Ces décisions sonnent-elles le glas des paradis fiscaux? Brian Stammer, rédacteur en chef de Offshore Finance Canada, un magazine basé à Montréal qui se spécialise dans les investissements offshore, demeure septique. Selon lui, les pressions internationales vont frapper davantage les blanchisseurs d’argent – ceux qui utilisent les paradis fiscaux pour camoufler leurs fortunes faites à partir d’actes illégaux – que les gens qui profitent des régimes fiscaux avantageux. "Ça fait deux ans que les pays membres de l’OCDE exercent des pressions sur les paradis fiscaux pour qu’ils acceptent de divulguer l’identité de certains détenteurs de comptes soupçonnés de frauder l’impôt. Malgré ces pressions, la popularité des paradis fiscaux a continué d’augmenter de façon vertigineuse."
Les solution mitoyennes existent, dit-il: la Suisse en est un exemple. "En Suisse, les banques sont obligées de coopérer avec les autorités lorsque ces dernières enquêtent sur des cas d’évasion fiscale. C’est un terrain d’entente, situé à mi-chemin entre une situation de transparence complète, et un secret bancaire inviolable."
Pour répondre à la demande grandissante en information spécialisée, Offshore Finance Canada a lancé l’an dernier une version américaine de son magazine, Offshore Finance USA. Les lecteurs? "Des professionnels qui font de la planification financière, des avocats, des conseillers financiers: nous les informons sur les plus récents développements et les changements qui s’opèrent danss les paradis fiscaux." Le magazine soutient qu’il n’encourage pas l’évasion fiscale, mais on se doute que ses abonnés ne sont pas tous irréprochables: moyennant un supplément, Offshore Finance propose de gérer les abonnements à la main, évitant ainsi que les noms des abonnés ne se retrouvent sur leur liste d’envois… On n’est jamais trop prudent.
Un problème épineux
Depuis quelques années, une loi du gouvernement canadien fixe à 100 000 dollars la limite à partir de laquelle on doit commencer à déclarer ses avoirs dans les paradis fiscaux. Une mesure que Michel Girard trouve timide. "Si j’ai 99 999 dollars de placé, légalement, je ne suis pas tenu de les déclarer. C’est presque un incitatif à diviser les placements en plusieurs lots de 99 999 et d’inscrire ça au nom de ma femme, de mon enfant, de mon chien, etc!"
Malgré tout, certains analystes ont accusé cette loi d’avoir refroidi les ardeurs des investisseurs étrangers qui pensaient venir s’installer au pays.
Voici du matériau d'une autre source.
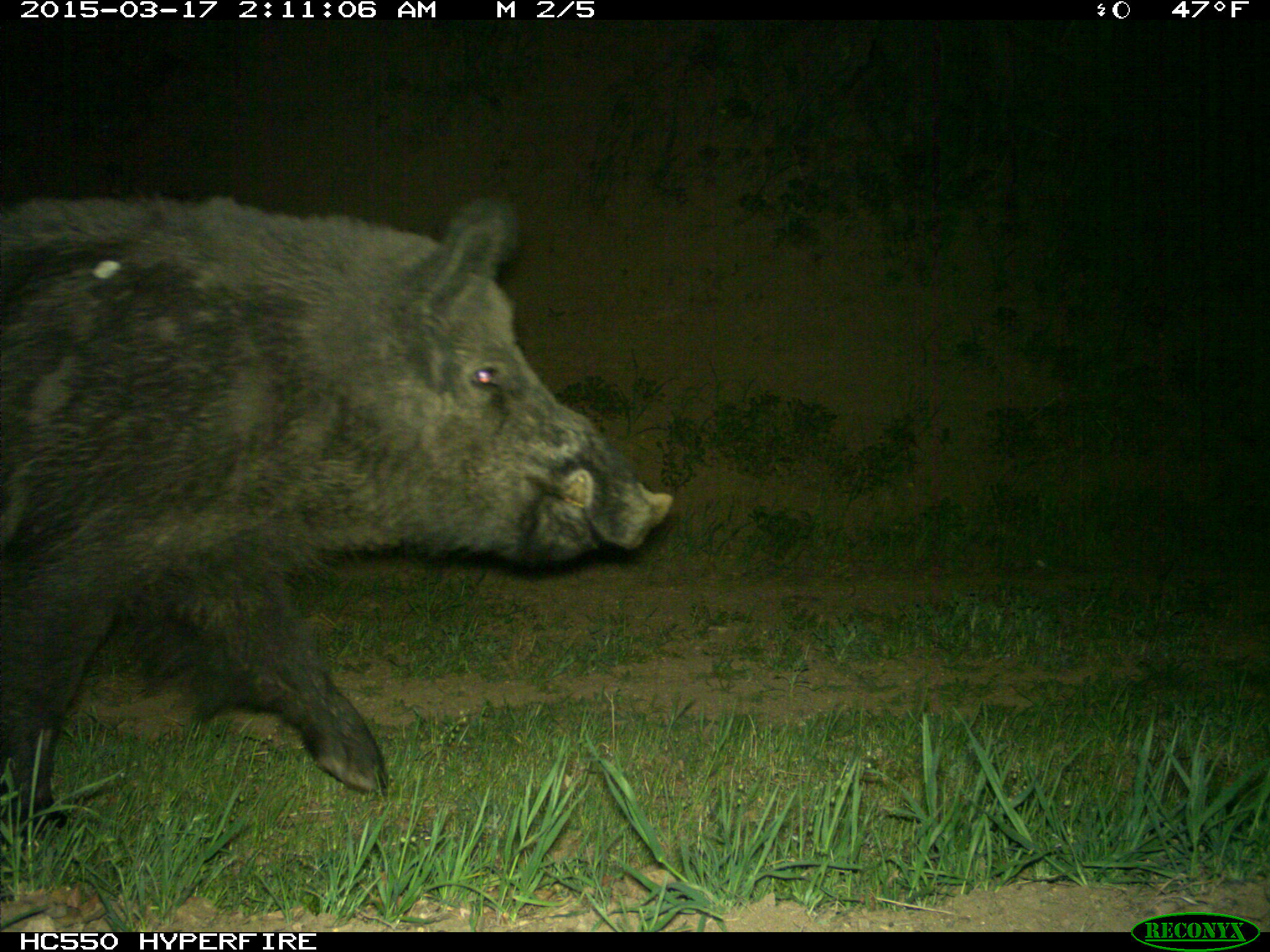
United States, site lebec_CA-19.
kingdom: Animalia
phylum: Chordata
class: Mammalia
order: Artiodactyla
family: Suidae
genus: Sus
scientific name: Sus scrofa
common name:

Entre 1996 et 1997, au moment où le projet de loi était déposé aux Communes, le nombre d’immigrants investisseurs chutait de 38 %. Pour les trois premiers mois de 1998, on a enregistré une baisse de 72 % par rapport aux trois premiers mois de 1997. On comprend mieux pourquoi que le gouvernement n’a pas le goût de taper trop fort sur le clou…
Une enquête menée par le magazine américain Mother Jones faisait état des mêmes problèmes aux États-Unis, où le gouvernement fait des efforts pour s’attaquer au blanchiment d’argent, mais traîne les pieds pour régler le problème des paradis fiscaux. Selon les spécialistes, les gens qui profitent le plus des avantages de paradis fiscaux jouissent souvent d’influences politiques et économiques, ce qui expliquerait le laxisme du gouvernement.
La semaine dernière, l’Union européenne a d’ailleurs porté plainte contre les États-Unis devant l’Organisation mondiale du commerce, pour pratique déloyale en matière de commerce international. En transigeant par des société-écrans situées dans des paradis fiscaux, des grandes entreprises américaines dont Microsoft, Boeing, Chrysler, Motorola et Exxon, paient en moyenne cinq fois moins d’impôts que si elles se soumettaient au taux d’imposition en vigueur aux États-Unis, ce qui leur permet de soumissionner moins cher que les compagnies européennes, et de rafler tous les contrats importants.
Ces mêmes compagnies ont bourré les caisses des partis politiques durant la campagne électorale. Plus ça change…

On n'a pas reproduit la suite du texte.